----- Provided data -----

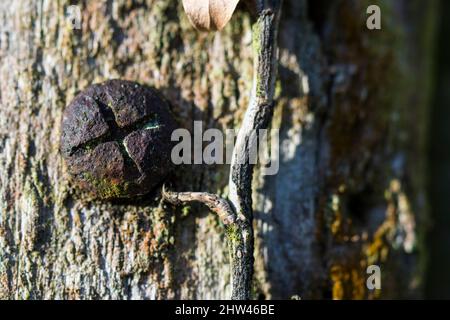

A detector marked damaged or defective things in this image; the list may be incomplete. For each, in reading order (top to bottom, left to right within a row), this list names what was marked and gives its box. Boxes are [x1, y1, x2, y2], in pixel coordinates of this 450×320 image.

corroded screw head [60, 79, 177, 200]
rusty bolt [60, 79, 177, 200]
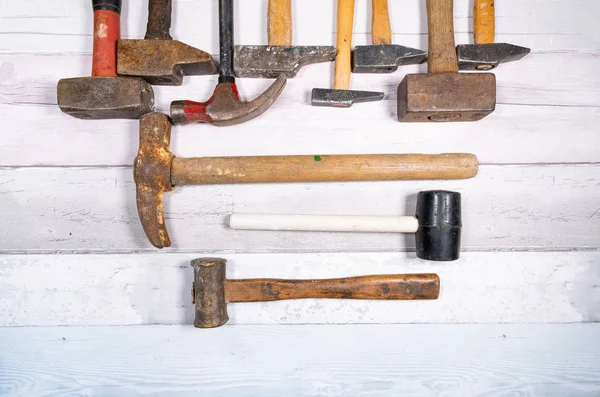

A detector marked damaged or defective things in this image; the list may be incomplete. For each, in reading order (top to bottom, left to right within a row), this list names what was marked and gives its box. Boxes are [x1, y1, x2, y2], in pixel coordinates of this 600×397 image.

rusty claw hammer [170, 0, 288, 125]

-----

* _Your task_: Reproduce the full listing faithfully, but do not carry over any pictures.

* _Solution for this task_:
A detector marked damaged or defective things in this image; the list may be incomplete. For each, in reading order (top to bottom, left to right within a row), this list names what was marked and gives its box. Boxes are [x1, y1, x2, y2], in pixel coordinates of this 450×320 image.

corroded screw head [60, 79, 177, 200]
rusty bolt [60, 79, 177, 200]

A detector marked damaged or defective things in this image; the list may be incomplete. For each, in reading order (top to bottom, left to right within a row), this list names what was marked and gives its box. Boxes are [x1, y1, x2, y2], in pixel coordinates of this 600×397 image.

rusty claw hammer [170, 0, 288, 125]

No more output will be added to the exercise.